Facial asymmetry is not all that uncommon and can occur for a variety of reasons and in different degrees of expression. But the most common reason for facial asymmetry is developmental that becomes apparent as facial growth completes by late teenage years. In the majority of developmental facial asymmetry cases, the abnormal side is positioned lower. It is very rare to have the normal side be the ‘low’ side and the abnormal side be the ‘high’ side.
One of the most conspicuous features of many facial asymmetry cases is the lower jawline. The affected jawline hangs lower and is obviously different than the other side since it is an edge or profile facial feature. X-rays will show that the jawline is usually vertically longer and even the intraosseous inferior alveolar nerve canal and tooth root positions are lower than the other side. This may be associated with a cant to the occlusal plane.
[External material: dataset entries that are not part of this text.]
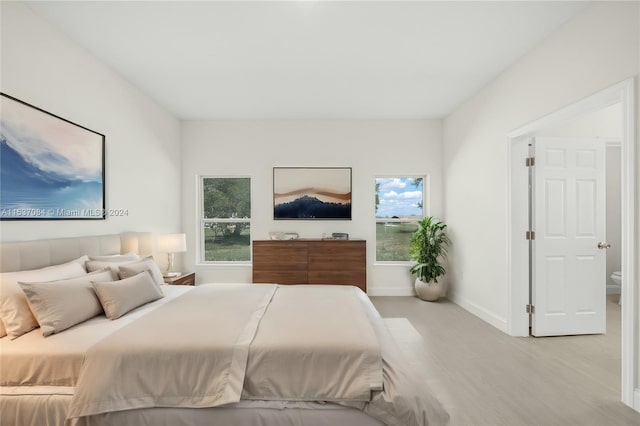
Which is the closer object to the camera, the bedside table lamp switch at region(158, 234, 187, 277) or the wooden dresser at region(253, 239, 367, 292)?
the bedside table lamp switch at region(158, 234, 187, 277)

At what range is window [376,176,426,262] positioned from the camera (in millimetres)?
4883

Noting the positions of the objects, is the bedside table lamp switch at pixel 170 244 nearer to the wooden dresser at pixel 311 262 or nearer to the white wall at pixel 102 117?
the white wall at pixel 102 117

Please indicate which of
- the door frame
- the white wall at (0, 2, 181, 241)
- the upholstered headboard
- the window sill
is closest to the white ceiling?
the white wall at (0, 2, 181, 241)

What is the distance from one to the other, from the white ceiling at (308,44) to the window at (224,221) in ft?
4.60

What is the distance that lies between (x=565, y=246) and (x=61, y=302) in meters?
4.43

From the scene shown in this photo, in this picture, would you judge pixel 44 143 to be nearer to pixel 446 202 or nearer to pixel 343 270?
pixel 343 270

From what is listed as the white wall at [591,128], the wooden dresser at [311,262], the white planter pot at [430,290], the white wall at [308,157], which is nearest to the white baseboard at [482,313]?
the white planter pot at [430,290]

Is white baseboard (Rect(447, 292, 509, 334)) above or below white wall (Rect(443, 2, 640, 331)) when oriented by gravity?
below

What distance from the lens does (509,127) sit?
3.15m

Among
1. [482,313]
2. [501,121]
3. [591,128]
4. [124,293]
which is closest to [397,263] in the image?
[482,313]

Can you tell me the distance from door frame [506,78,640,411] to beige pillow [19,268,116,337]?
3613mm

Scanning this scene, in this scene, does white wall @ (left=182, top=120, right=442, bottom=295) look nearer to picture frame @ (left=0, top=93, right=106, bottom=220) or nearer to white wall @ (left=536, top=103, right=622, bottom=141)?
white wall @ (left=536, top=103, right=622, bottom=141)

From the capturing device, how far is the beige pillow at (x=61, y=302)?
5.66 ft

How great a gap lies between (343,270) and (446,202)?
2017 mm
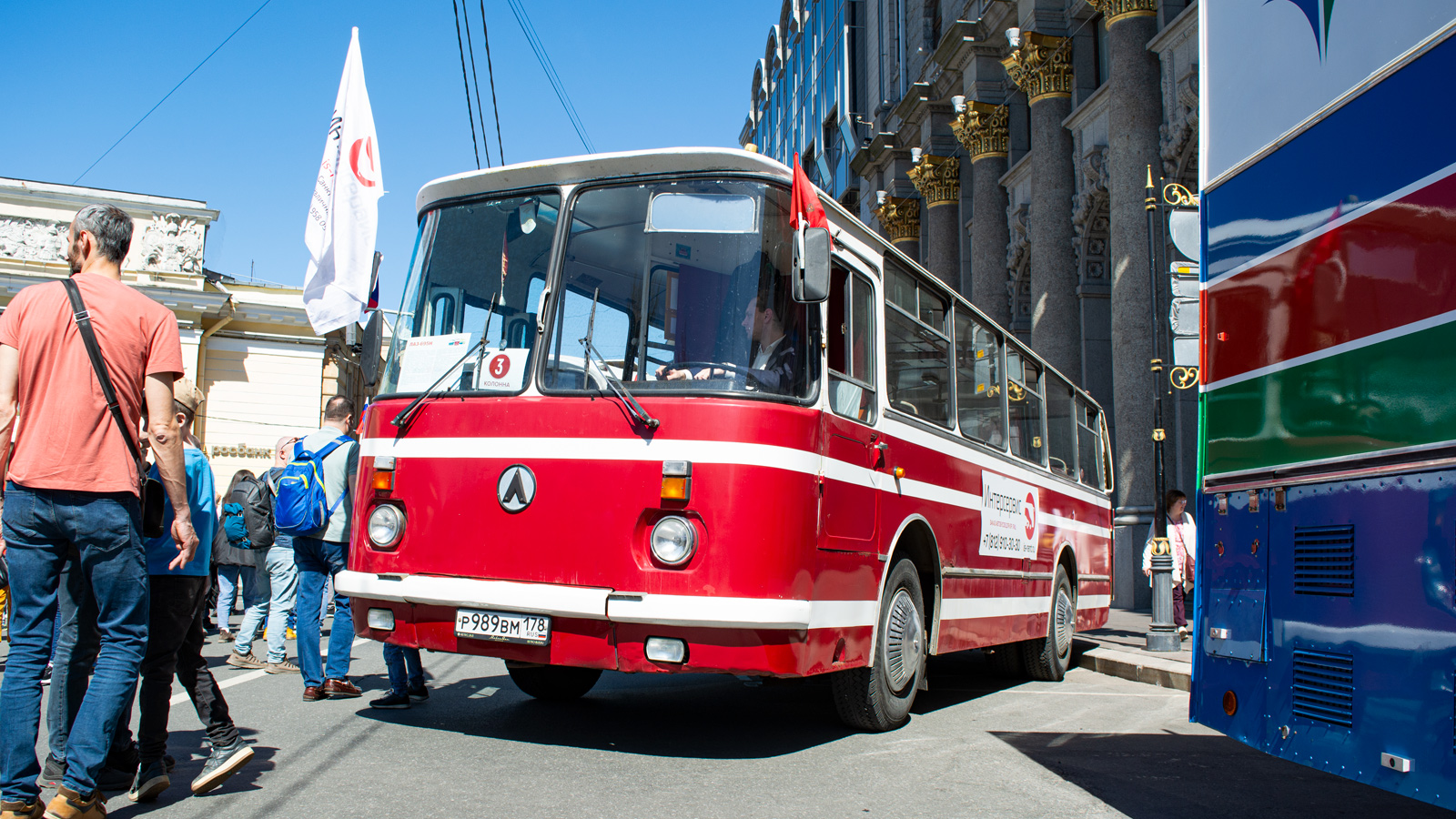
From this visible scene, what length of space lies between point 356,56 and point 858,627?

Correcting the ‘hanging’ lower jawline is often one of the important procedures that are needed for improved facial symmetry. The simplest and very accurate way to determine how much of the lower end of the jawline that needs to be removed is to take measurements on a panorex x-ray. This tomoraphic films lays out the 3D image of the lower jaw in a 2D fashion.Tracings will show how much lower the affected side is and where the nerve lies so a safe ostectomy line can be made.
The best and most accurate method to perform an inferior border reduction of the lower jaw (inferior jawline shave) is from a submental approach. While many patients would prefer an intraoral approach, this makes it very difficult (if not impossible) to make an accurate line of reduction and also places the mental nerve at risk of injury. While the submental incision creates a small fine line scar, it offers a bone cut that can be made with a direct line of sight back to the jaw angle.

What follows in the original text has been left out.